Kasus Silfester Matutina, Ketua Umum Relawan Solidaritas Merah Putih yang Berstatus Terpidana, Akan Mengajukan PK Kedua di Pengadilan Negeri Jakarta Selatan
Dalam kasus dugaan fitnah dan pencemaran nama baik terhadap Presiden RI ke-7 Joko Widodo, Silfester Matutina akan mengajukan Peninjauan Kembali (PK) kedua di Pengadilan Negeri Jakarta Selatan.
Menurut pengacara Silfester, Lechumanan, kasus ini adalah hak kliennya yang telah diatur oleh Undang-Undang. Ia meminta agar Kejaksaan tidak memaksakan proses eksekusi terhadap relawan Presiden RI ke-7 itu.
Lechumanan juga menegaskan bahwa proses eksekusi terhadap Komisaris BUMN ID FOOD di kasus dugaan fitnah sudah tidak bisa dilakukan oleh Kejaksaan karena kasusnya sudah kedaluwarsa. Hal ini, kata dia, juga terbukti setelah gugatan Aliansi Rakyat untuk Keadilan dan Kesejahteraan Indonesia (ARUKI) ditolak oleh Pengadilan Negeri Jakarta Selatan.
Silfester kemudian dijatuhi vonis 1 tahun penjara pada 30 Juli 2018. Putusan itu lantas dikuatkan di tingkat banding yang dibacakan pada 29 Oktober 2018. Di tingkat kasasi, majelis hakim memperberat vonis Silfester menjadi hukuman 1 tahun 6 bulan penjara.
Namun, pengajuan PK kedua oleh Silfester tidak akan terbatas hanya satu kali seperti yang diatur dalam SEMA Nomor 7 Tahun 2014. Ia juga berharap bahwa Kejaksaan tidak memaksakan proses eksekusi terhadap relawan Presiden RI ke-7 itu.
Kasus ini pertama kali dibawa oleh Silfester pada 2018 terkait ucapannya dalam orasi yang menuding Wakil Presiden Joko Widodo menggunakan isu SARA untuk memenangkan pasangan Anies Baswedan-Sandiaga Uno dalam Pilkada DKI Jakarta.
Dalam kasus dugaan fitnah dan pencemaran nama baik terhadap Presiden RI ke-7 Joko Widodo, Silfester Matutina akan mengajukan Peninjauan Kembali (PK) kedua di Pengadilan Negeri Jakarta Selatan.

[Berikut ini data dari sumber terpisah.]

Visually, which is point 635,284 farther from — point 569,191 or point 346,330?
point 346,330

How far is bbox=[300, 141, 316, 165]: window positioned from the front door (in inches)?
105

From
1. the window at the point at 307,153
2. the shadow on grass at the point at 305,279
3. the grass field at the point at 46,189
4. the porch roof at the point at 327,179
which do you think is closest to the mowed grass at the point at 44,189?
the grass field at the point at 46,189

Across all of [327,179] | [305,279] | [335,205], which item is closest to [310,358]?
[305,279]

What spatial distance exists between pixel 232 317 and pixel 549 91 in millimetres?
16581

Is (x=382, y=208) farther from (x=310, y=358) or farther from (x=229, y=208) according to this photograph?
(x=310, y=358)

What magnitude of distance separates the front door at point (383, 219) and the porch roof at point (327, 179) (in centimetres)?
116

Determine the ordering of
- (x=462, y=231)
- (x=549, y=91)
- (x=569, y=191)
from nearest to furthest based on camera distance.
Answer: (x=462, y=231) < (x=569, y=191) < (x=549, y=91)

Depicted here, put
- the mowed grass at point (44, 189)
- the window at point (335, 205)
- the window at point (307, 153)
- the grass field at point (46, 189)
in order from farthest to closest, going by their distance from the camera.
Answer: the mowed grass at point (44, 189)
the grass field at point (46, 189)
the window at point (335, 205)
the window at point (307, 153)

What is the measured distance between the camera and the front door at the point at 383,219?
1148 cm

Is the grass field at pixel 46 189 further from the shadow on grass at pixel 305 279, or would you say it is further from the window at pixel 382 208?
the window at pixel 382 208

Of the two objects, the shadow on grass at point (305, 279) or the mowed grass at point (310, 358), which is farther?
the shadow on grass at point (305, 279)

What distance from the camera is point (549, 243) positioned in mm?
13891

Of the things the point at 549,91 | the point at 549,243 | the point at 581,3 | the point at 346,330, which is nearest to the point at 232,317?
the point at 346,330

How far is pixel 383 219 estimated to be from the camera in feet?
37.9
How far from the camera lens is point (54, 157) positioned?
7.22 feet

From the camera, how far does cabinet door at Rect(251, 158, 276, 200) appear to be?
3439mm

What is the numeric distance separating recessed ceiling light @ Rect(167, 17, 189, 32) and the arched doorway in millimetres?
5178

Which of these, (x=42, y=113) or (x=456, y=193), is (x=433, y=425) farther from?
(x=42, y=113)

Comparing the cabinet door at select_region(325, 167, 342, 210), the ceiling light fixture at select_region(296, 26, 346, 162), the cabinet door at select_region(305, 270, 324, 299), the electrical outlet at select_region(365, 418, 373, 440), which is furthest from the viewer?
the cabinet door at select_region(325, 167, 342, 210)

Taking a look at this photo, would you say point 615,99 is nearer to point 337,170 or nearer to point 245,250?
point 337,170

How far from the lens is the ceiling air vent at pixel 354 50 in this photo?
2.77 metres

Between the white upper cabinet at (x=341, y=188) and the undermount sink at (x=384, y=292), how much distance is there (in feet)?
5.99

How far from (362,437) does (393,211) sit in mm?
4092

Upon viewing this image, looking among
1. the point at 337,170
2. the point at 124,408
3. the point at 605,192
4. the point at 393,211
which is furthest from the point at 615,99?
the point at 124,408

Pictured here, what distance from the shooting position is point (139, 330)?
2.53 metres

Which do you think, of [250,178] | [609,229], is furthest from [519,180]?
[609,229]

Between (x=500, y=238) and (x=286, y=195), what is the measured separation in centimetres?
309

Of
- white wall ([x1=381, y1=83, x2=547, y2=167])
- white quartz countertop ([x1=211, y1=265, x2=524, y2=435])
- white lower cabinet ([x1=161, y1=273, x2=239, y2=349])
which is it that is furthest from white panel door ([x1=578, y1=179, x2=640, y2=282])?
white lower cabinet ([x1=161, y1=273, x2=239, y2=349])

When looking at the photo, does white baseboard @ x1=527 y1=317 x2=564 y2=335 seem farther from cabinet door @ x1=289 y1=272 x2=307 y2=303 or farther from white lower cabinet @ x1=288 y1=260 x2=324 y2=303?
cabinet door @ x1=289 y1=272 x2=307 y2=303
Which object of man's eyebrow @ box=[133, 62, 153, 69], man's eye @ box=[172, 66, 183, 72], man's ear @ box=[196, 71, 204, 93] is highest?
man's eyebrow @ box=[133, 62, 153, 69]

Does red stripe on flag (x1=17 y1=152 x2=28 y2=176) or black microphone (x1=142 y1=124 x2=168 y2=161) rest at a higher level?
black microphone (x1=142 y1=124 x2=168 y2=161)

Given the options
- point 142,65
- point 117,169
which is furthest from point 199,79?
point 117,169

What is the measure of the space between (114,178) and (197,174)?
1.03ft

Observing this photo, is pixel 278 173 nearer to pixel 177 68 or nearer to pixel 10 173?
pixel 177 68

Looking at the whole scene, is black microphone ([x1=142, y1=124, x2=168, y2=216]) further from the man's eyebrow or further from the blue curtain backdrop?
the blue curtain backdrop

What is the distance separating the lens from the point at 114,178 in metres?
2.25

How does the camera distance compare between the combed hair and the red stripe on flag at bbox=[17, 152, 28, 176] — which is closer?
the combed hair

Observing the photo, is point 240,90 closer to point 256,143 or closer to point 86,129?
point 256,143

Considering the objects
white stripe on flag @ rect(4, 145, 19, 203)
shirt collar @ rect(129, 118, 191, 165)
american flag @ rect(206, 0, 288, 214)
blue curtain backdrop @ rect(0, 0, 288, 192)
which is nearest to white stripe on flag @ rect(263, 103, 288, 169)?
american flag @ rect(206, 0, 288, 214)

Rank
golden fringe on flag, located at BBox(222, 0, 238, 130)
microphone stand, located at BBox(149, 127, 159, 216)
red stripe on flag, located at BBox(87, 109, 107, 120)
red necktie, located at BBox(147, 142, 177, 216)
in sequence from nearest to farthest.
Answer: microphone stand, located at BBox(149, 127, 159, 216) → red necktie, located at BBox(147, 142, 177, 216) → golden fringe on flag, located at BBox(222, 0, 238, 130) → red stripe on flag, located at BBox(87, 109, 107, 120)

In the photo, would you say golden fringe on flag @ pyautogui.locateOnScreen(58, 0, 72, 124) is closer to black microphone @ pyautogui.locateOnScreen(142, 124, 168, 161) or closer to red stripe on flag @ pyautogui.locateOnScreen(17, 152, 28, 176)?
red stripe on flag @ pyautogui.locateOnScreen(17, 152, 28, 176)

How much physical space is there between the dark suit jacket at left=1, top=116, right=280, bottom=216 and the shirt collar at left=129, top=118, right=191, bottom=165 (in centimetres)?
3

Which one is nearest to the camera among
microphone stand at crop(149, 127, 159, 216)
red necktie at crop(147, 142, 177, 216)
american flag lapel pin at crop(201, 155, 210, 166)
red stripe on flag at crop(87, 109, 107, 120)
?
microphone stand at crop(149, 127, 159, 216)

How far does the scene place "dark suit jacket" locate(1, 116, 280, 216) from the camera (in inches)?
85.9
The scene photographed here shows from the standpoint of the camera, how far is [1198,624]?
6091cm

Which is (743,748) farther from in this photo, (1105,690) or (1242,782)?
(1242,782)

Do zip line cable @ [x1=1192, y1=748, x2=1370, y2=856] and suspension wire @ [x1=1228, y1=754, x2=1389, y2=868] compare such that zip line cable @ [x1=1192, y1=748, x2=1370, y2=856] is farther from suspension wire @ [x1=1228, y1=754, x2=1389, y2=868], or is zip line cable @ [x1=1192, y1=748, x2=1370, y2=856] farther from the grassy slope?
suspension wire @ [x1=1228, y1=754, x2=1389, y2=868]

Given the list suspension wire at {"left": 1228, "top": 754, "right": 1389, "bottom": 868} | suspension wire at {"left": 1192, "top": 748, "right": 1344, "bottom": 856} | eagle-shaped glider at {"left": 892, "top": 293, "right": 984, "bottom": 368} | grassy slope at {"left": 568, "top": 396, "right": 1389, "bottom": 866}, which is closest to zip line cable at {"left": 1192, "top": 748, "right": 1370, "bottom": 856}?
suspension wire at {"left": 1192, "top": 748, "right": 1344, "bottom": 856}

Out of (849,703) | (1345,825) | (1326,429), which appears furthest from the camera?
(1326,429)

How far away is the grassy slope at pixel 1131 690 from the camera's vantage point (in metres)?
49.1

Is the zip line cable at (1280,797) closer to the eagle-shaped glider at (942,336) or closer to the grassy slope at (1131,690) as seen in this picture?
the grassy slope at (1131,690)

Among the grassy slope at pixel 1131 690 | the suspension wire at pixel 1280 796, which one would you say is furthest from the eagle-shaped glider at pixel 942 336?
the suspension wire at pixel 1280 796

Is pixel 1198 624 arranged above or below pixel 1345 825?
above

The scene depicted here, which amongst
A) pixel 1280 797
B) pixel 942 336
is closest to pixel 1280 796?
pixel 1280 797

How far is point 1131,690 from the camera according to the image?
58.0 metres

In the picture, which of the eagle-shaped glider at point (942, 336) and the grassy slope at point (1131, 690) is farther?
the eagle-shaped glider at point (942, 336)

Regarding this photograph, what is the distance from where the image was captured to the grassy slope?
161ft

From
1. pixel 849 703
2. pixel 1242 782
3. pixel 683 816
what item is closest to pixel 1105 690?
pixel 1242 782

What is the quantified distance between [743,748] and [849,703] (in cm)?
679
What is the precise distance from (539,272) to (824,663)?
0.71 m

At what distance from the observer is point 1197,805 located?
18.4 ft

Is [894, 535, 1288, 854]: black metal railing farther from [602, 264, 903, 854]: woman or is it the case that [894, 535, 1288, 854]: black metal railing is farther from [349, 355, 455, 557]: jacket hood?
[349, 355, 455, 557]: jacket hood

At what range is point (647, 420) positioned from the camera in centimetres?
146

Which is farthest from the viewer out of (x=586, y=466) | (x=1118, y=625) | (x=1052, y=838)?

Menurut pengacara Silfester, Lechumanan, kasus ini adalah hak kliennya yang telah diatur oleh Undang-Undang. Ia meminta agar Kejaksaan tidak memaksakan proses eksekusi terhadap relawan Presiden RI ke-7 itu.
Lechumanan juga menegaskan bahwa proses eksekusi terhadap Komisaris BUMN ID FOOD di kasus dugaan fitnah sudah tidak bisa dilakukan oleh Kejaksaan karena kasusnya sudah kedaluwarsa. Hal ini, kata dia, juga terbukti setelah gugatan Aliansi Rakyat untuk Keadilan dan Kesejahteraan Indonesia (ARUKI) ditolak oleh Pengadilan Negeri Jakarta Selatan.
Silfester kemudian dijatuhi vonis 1 tahun penjara pada 30 Juli 2018. Putusan itu lantas dikuatkan di tingkat banding yang dibacakan pada 29 Oktober 2018. Di tingkat kasasi, majelis hakim memperberat vonis Silfester menjadi hukuman 1 tahun 6 bulan penjara.
Namun, pengajuan PK kedua oleh Silfester tidak akan terbatas hanya satu kali seperti yang diatur dalam SEMA Nomor 7 Tahun 2014. Ia juga berharap bahwa Kejaksaan tidak memaksakan proses eksekusi terhadap relawan Presiden RI ke-7 itu.
Kasus ini pertama kali dibawa oleh Silfester pada 2018 terkait ucapannya dalam orasi yang menuding Wakil Presiden Joko Widodo menggunakan isu SARA untuk memenangkan pasangan Anies Baswedan-Sandiaga Uno dalam Pilkada DKI Jakarta.